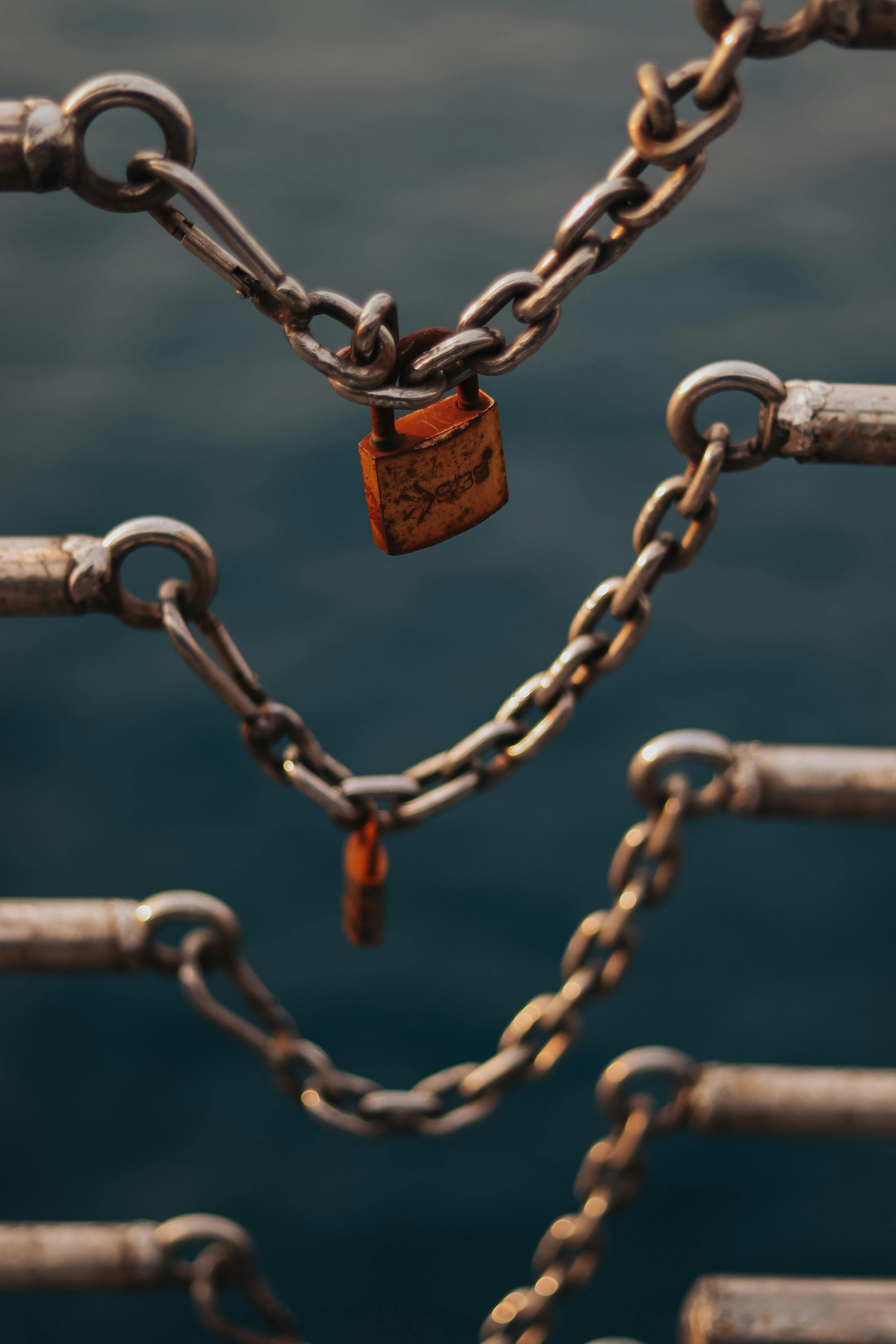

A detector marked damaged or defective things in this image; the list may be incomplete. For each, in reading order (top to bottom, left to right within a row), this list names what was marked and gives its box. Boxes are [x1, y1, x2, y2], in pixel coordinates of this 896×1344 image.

rusty padlock [360, 327, 511, 552]
rusty padlock [342, 817, 387, 942]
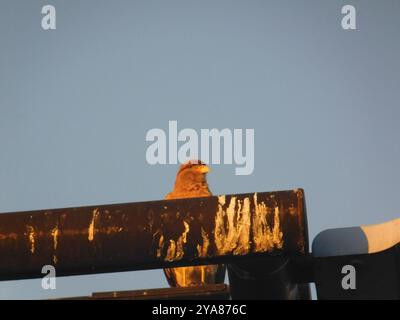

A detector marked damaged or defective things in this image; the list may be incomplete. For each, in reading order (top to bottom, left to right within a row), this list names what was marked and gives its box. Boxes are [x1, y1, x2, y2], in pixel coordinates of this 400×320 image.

rusty metal beam [0, 189, 308, 282]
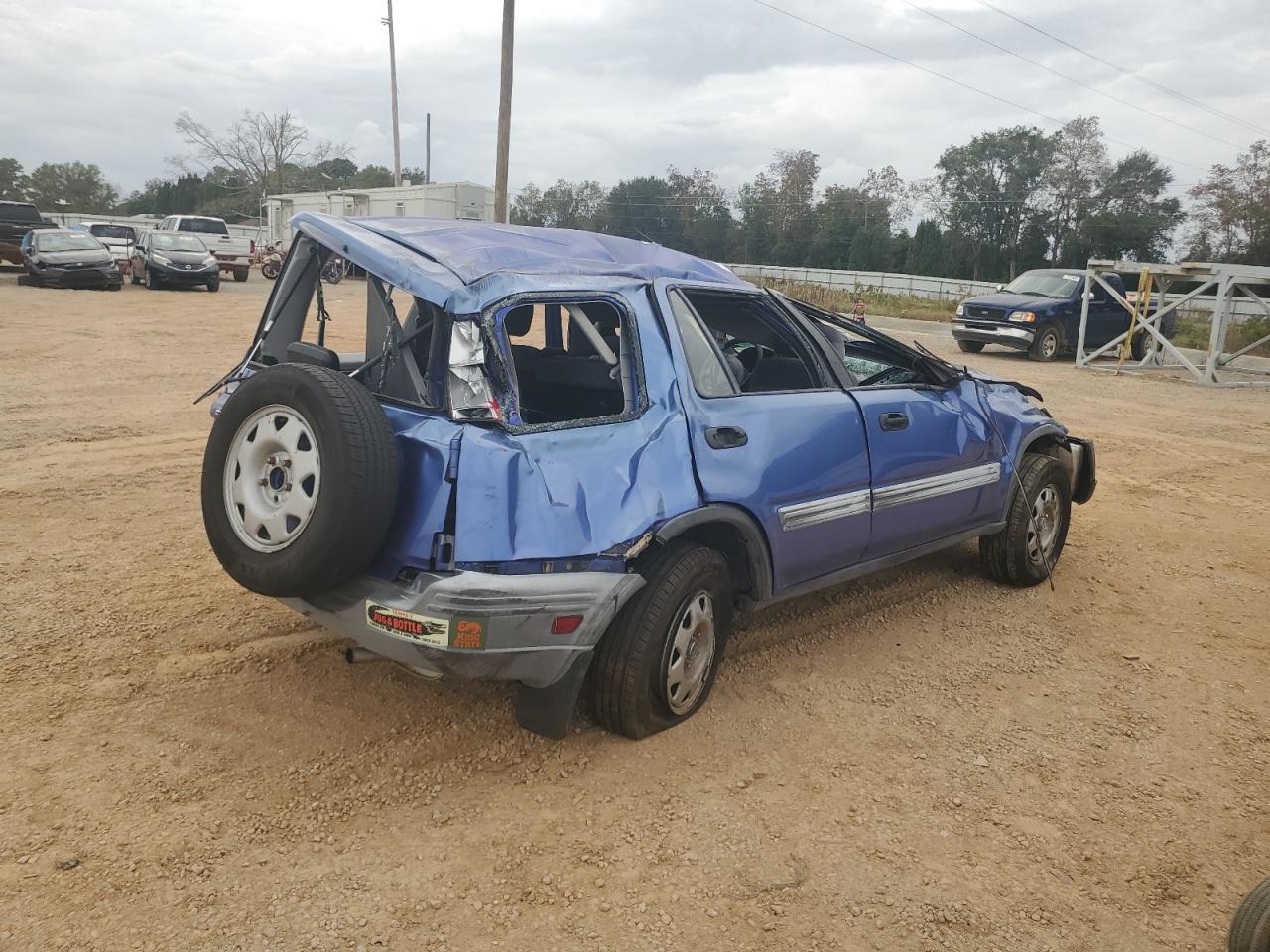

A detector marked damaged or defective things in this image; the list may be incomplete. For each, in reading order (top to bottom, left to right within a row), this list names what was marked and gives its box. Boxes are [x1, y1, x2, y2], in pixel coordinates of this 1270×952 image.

crushed car roof [288, 214, 741, 293]
wrecked blue suv [202, 214, 1096, 736]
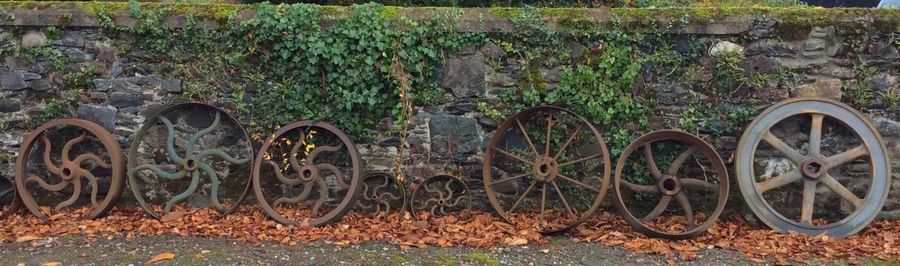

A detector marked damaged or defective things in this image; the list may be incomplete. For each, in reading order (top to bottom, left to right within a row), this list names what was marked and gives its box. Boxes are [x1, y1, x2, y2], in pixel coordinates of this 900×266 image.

rusty iron wheel [0, 175, 21, 218]
rusty metal [0, 175, 21, 218]
rusty metal [14, 119, 125, 219]
rusty iron wheel [15, 119, 125, 219]
rusty iron wheel [126, 102, 255, 218]
rusty metal [128, 103, 253, 219]
rusty iron wheel [251, 120, 360, 227]
rusty metal [251, 120, 360, 227]
rusty metal [356, 171, 408, 217]
rusty iron wheel [356, 172, 408, 218]
rusty metal [410, 175, 472, 218]
rusty iron wheel [412, 175, 474, 218]
rusty iron wheel [486, 105, 612, 234]
rusty metal [486, 105, 612, 234]
rusty iron wheel [612, 130, 732, 239]
rusty metal [612, 130, 732, 240]
rusty iron wheel [736, 96, 888, 238]
rusty metal [736, 97, 888, 239]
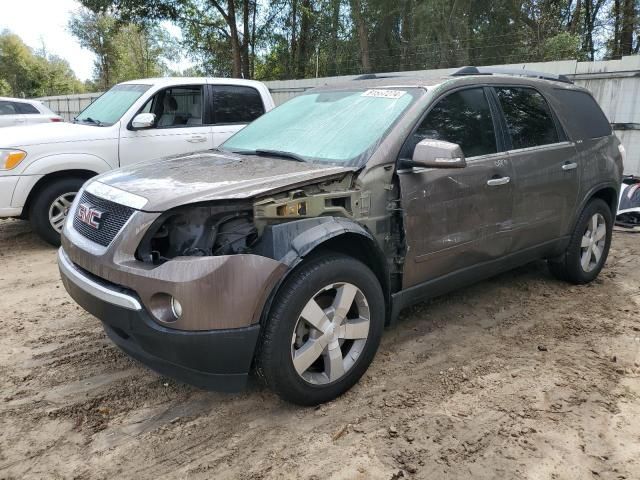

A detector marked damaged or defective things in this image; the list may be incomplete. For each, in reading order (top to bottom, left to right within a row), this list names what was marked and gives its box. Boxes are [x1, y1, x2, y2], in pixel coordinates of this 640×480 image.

crumpled hood [0, 122, 116, 148]
crumpled hood [93, 149, 358, 211]
missing headlight [137, 202, 258, 262]
damaged gmc suv [57, 67, 624, 404]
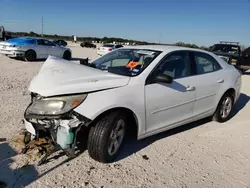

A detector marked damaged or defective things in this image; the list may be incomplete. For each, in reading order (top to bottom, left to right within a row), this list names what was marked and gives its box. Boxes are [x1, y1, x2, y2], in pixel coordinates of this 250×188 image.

exposed headlight [26, 93, 87, 115]
front end damage [23, 93, 91, 165]
crumpled hood [28, 55, 131, 97]
damaged white car [23, 45, 240, 163]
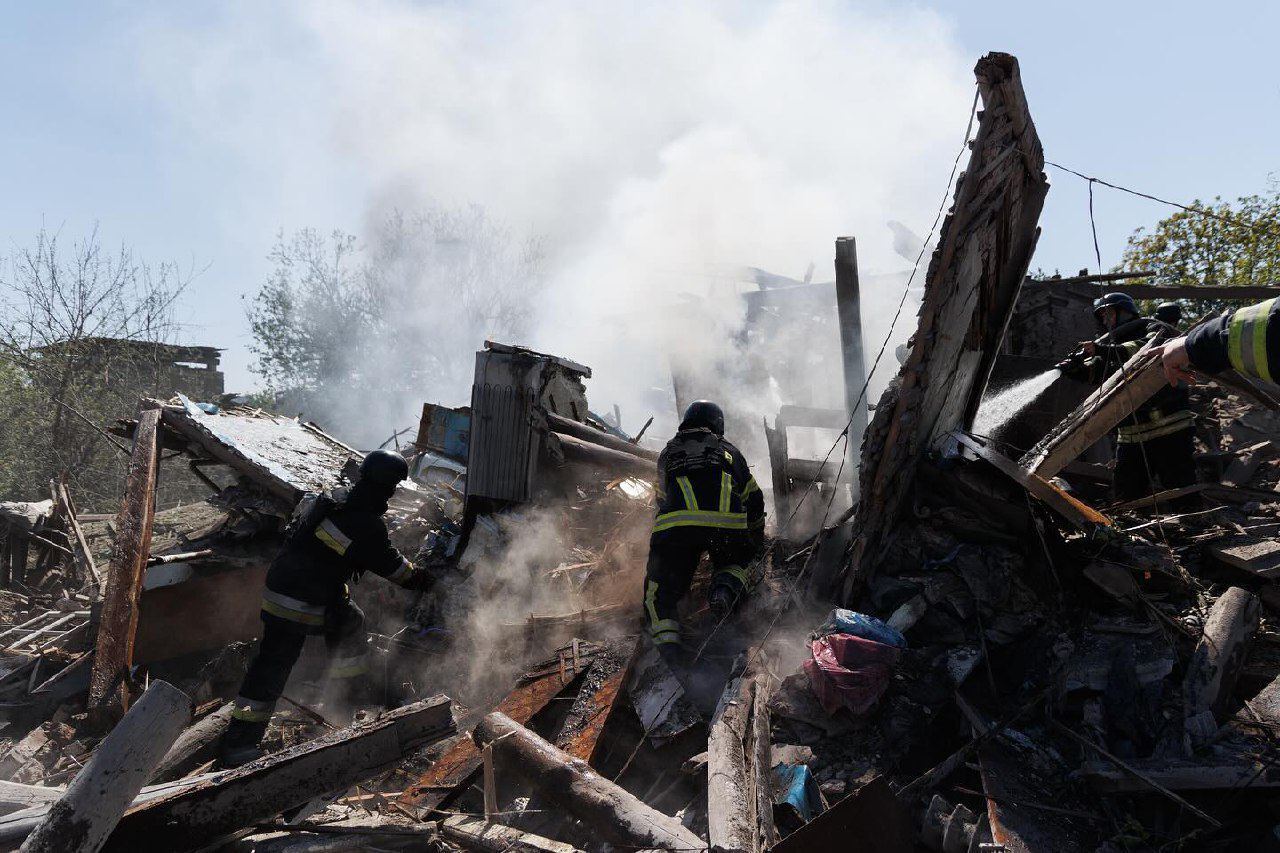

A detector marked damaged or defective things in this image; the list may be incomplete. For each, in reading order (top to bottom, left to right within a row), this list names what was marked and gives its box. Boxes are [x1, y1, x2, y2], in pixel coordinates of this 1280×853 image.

broken timber [840, 51, 1048, 600]
broken timber [1020, 340, 1168, 476]
broken timber [89, 402, 162, 716]
broken timber [20, 680, 191, 852]
broken timber [104, 696, 456, 848]
broken timber [476, 712, 704, 852]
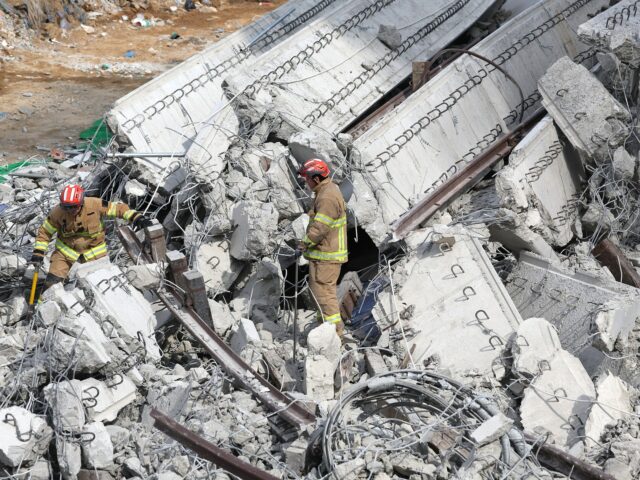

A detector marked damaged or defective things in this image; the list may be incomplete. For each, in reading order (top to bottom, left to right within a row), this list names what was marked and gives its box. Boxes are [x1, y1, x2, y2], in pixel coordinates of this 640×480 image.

broken concrete block [378, 24, 402, 49]
broken concrete block [536, 57, 632, 162]
rusted metal beam [390, 110, 544, 242]
broken concrete block [608, 146, 636, 180]
broken concrete block [231, 200, 278, 260]
broken concrete block [0, 253, 26, 276]
broken concrete block [125, 262, 164, 288]
broken concrete block [195, 238, 242, 294]
broken concrete block [230, 258, 280, 322]
rusted metal beam [592, 238, 640, 286]
rusted metal beam [117, 227, 318, 430]
broken concrete block [208, 298, 235, 336]
broken concrete block [230, 316, 260, 354]
broken concrete block [308, 322, 342, 364]
broken concrete block [512, 318, 564, 378]
broken concrete block [0, 406, 52, 466]
broken concrete block [43, 382, 86, 432]
broken concrete block [56, 438, 80, 480]
broken concrete block [81, 424, 114, 468]
broken concrete block [81, 376, 138, 422]
rusted metal beam [152, 408, 280, 480]
broken concrete block [304, 356, 336, 402]
broken concrete block [470, 412, 516, 446]
broken concrete block [520, 346, 596, 448]
rusted metal beam [524, 432, 616, 480]
broken concrete block [584, 374, 632, 448]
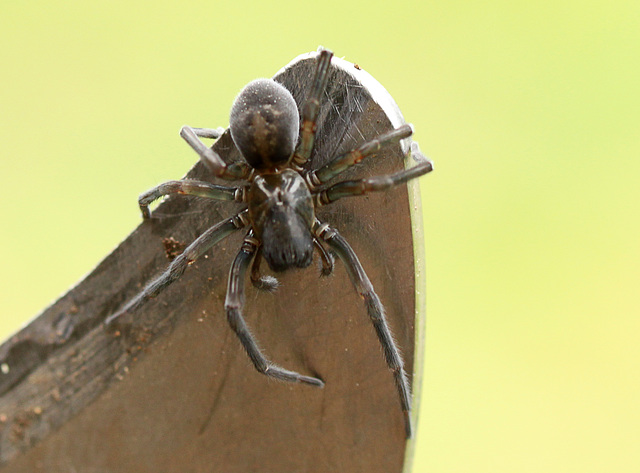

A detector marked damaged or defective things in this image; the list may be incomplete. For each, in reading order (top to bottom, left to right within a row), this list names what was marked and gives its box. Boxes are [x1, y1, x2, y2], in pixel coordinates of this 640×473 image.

rusty surface [0, 51, 422, 472]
-=-=-
Instructions for the task | Only the records themselves, retyped exactly, belong in the answer; please leave all images behind.

Answer box |
A detector marked damaged or defective things in this image; the list may be incomplete. For each, in reading order (top to bottom, left to right within a row), this list names what was marked and gives its box. Boxes are [x1, y1, x2, y2], in pixel coordinates of this 896×1344 image.

rusty padlock [360, 327, 511, 552]
rusty padlock [342, 817, 387, 942]

A detector marked damaged or defective things in this image; the list may be incomplete. For each, in reading order (top to bottom, left to right within a row), this list names what was marked and gives its box. Boxes are [x1, y1, x2, y2], in pixel coordinates of this 400×320 image.

rusty metal beam [0, 189, 308, 282]

A detector marked damaged or defective things in this image; the list may be incomplete. For each, in reading order (top to bottom, left to right within a row), this list names what was marked and gives its box. Boxes are [x1, y1, x2, y2], in pixel coordinates of this 1270×952 image.

crushed car roof [288, 214, 741, 293]
wrecked blue suv [202, 214, 1096, 736]

A detector marked damaged or defective things in this image; the list may be incomplete. For each, in reading order (top to bottom, left to right within a row), this list names what was marked and gives its box. Boxes are [x1, y1, x2, y2], in pixel coordinates of this 900×266 image.

rusty iron wheel [0, 175, 21, 218]
rusty metal [0, 175, 21, 218]
rusty metal [14, 119, 125, 219]
rusty iron wheel [15, 119, 125, 219]
rusty iron wheel [126, 102, 255, 218]
rusty metal [128, 103, 253, 219]
rusty iron wheel [251, 120, 360, 227]
rusty metal [251, 120, 360, 227]
rusty metal [356, 171, 408, 217]
rusty iron wheel [356, 172, 408, 218]
rusty metal [410, 175, 472, 218]
rusty iron wheel [412, 175, 474, 218]
rusty iron wheel [486, 105, 612, 234]
rusty metal [486, 105, 612, 234]
rusty iron wheel [612, 130, 732, 239]
rusty metal [612, 130, 732, 240]
rusty iron wheel [736, 96, 888, 238]
rusty metal [736, 97, 888, 239]

A detector marked damaged or defective things in this image; the list may be incomplete. For each, in reading order (top to bottom, left to right within a row), this list names what was marked and gives its box. Boxes are [x1, y1, x2, y2], in pixel coordinates of this 640×480 image.

crumpled hood [0, 122, 116, 148]
crumpled hood [93, 149, 358, 211]
missing headlight [137, 202, 258, 262]
damaged gmc suv [57, 67, 624, 404]

A detector marked damaged or defective things in this image; the list may be incomplete. For each, in reading order (top to bottom, left to right within a row), this list names what was marked and gives its box. Boxes are [x1, y1, x2, y2], in pixel coordinates of this 250×188 image.

exposed headlight [26, 93, 87, 115]
front end damage [23, 93, 91, 165]
crumpled hood [28, 55, 131, 97]
damaged white car [23, 45, 240, 163]

A detector marked damaged or defective things in this image; the list may be incomplete. For each, in reading order (top to bottom, left to right within a row), this list names what was marked and gives its box. Boxes are [x1, y1, x2, y2], in pixel coordinates of this 1280×853 image.

broken timber [840, 51, 1048, 600]
broken timber [1020, 340, 1168, 476]
broken timber [89, 402, 162, 716]
broken timber [20, 680, 191, 852]
broken timber [104, 696, 456, 848]
broken timber [476, 712, 704, 852]

A detector marked damaged or defective things in this image; the list may be incomplete. For each, in reading order (top to bottom, left to right within a row), this list names what was marked and gives its box. Boxes are [x1, y1, x2, y2], in pixel coordinates of this 640×480 image.

broken concrete block [378, 24, 402, 49]
broken concrete block [536, 57, 632, 162]
rusted metal beam [390, 110, 544, 242]
broken concrete block [608, 146, 636, 180]
broken concrete block [231, 200, 278, 260]
broken concrete block [0, 253, 26, 276]
broken concrete block [125, 262, 164, 288]
broken concrete block [195, 238, 242, 294]
broken concrete block [230, 258, 280, 322]
rusted metal beam [592, 238, 640, 286]
rusted metal beam [117, 227, 318, 430]
broken concrete block [208, 298, 235, 336]
broken concrete block [230, 316, 260, 354]
broken concrete block [308, 322, 342, 364]
broken concrete block [512, 318, 564, 378]
broken concrete block [0, 406, 52, 466]
broken concrete block [43, 382, 86, 432]
broken concrete block [56, 438, 80, 480]
broken concrete block [81, 424, 114, 468]
broken concrete block [81, 376, 138, 422]
rusted metal beam [152, 408, 280, 480]
broken concrete block [304, 356, 336, 402]
broken concrete block [470, 412, 516, 446]
broken concrete block [520, 346, 596, 448]
rusted metal beam [524, 432, 616, 480]
broken concrete block [584, 374, 632, 448]

A detector marked damaged or defective things in this image; the list may be incomplete. For each, in reading order (top to bottom, left to right within a row), this list names what was marked and gives its box. Boxes are [x1, y1, x2, y2], in pixel coordinates of this 640×473 image.

rusty surface [0, 51, 422, 472]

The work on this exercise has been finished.